Publicado em 01/07/2014 | Toni
Reis
Dados
do Censo Demográfico de 2010 (IBGE) retratam a existência da diversidade nos
arranjos familiares atuais: 66,2% são famílias “nucleares” (definidas como um
casal com ou sem filhos, ou uma mulher ou um homem com filhos); 19% são
estendidas (mesmo arranjo anterior, mas inclui convivência com parente ou
parentes); 2,5% são compostas (inclui convivência com quem não é parente) e os
demais 12,3% são pessoas que moram sozinhas.
No
entanto, em outubro de 2013, um deputado federal apresentou na Câmara dos Deputados
o Projeto de Lei (PL) n.º 6.583/13, o “Estatuto da Família”. Nele, o artigo 2.º
estabelece que “para os fins desta lei, define-se entidade familiar como o
núcleo social formado a partir da união entre um homem e uma mulher, por meio
de casamento ou união estável, ou ainda por comunidade formada por qualquer dos
pais e seus descendentes”.
A
proposição vem na contramão da realidade informada pelo Censo e propõe criar,
insidiosamente, divisões na sociedade que a própria Constituição Federal buscou
eliminar.
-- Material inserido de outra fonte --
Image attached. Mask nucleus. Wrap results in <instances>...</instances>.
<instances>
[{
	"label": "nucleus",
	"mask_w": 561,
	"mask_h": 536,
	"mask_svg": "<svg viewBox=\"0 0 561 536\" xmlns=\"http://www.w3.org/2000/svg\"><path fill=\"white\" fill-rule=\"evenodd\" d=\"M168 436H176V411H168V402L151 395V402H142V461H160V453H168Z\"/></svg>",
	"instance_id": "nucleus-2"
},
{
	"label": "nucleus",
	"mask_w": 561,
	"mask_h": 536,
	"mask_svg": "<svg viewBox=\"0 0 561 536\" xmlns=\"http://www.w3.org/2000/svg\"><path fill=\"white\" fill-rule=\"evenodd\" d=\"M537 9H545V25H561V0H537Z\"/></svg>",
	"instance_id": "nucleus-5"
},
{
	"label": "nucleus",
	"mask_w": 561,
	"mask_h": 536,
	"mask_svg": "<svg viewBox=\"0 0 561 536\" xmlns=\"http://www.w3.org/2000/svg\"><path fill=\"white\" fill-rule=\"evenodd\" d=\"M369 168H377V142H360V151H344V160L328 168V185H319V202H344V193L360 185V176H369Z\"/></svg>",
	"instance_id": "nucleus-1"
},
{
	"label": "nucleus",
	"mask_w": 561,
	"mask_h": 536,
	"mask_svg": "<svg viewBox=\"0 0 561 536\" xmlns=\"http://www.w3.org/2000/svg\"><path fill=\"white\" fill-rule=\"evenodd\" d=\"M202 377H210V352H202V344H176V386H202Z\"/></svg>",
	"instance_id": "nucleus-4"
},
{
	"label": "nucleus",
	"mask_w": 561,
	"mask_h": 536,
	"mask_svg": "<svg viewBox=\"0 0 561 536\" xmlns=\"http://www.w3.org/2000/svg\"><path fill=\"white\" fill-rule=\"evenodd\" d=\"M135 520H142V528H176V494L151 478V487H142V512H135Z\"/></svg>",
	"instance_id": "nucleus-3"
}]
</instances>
Em 5 de maio de 2011, o Supremo Tribunal Federal (STF), guardião da
Constituição, entendeu, por unanimidade, que o direito fundamental
constitucional da igualdade perante a lei predomina sobre a redação do seu
artigo 226, § 3.º, segundo o qual, “para efeito da proteção do Estado, é
reconhecida a união estável entre o homem e a mulher como entidade familiar”, e
com base nesse entendimento o STF equiparou a união estável homoafetiva à união
estável entre o homem e a mulher.
Mas
não seriam apenas as famílias homoafetivas que teriam seus direitos violados
pelo PL n.º 6.583/13. Ele também discrimina e relega à condição de cidadãs de
segunda classe as pessoas cuja maneira de constituir uma família não se
enquadre na definição estreita colocada no seu artigo 2.º.
Em
sua justificação, o autor do PL n.º 6.583/13, que também foi relator do projeto
de lei da “cura gay” na Comissão de Direitos Humanos e deu parecer favorável ao
mesmo, revela ainda mais a sua verdadeira motivação quando afirma que é preciso
enfrentar as “questões complexas a que estão submetidas às famílias num
contexto contemporâneo”, entre elas a “desconstrução do conceito de família,
aspecto que aflige as famílias”.
Enfim,
ao que parece, o que permeia as motivações pela apresentação da proposição e seu
teor discriminatório são as convicções religiosas pessoais do seu autor e o
patente desrespeito pela laicidade do Estado, quando esta, constitucionalmente,
deveria prevalecer no ato de propor leis.
Na
justificação do PL, o deputado afirma que o apresentou porque “não há políticas
públicas efetivas voltadas especialmente à valorização da família”. Mas, na
verdade, o deputado não tem em mente a valorização de todas as formas de
família comprovadamente existentes, e sim a imposição de um só tipo de família,
em detrimento das demais, não menos válidas. Se de fato há necessidade de um
estatuto dessa natureza, seria mais apropriado e condizente com a realidade se
tivesse o título de Estatuto das Famílias, em consonância com o conceito que a
Lei Maria da Penha ofereceu já em 2006: “família, compreendida como a
comunidade formada por indivíduos que são ou se consideram aparentados, unidos
por laços naturais, por afinidade ou por vontade expressa” (art. 5.º , inciso
II).
Pelo
respeito a todas as famílias.
Toni Reis, doutor em Educação, é casado com David Harrad
há 25 anos. São pais de três filhos.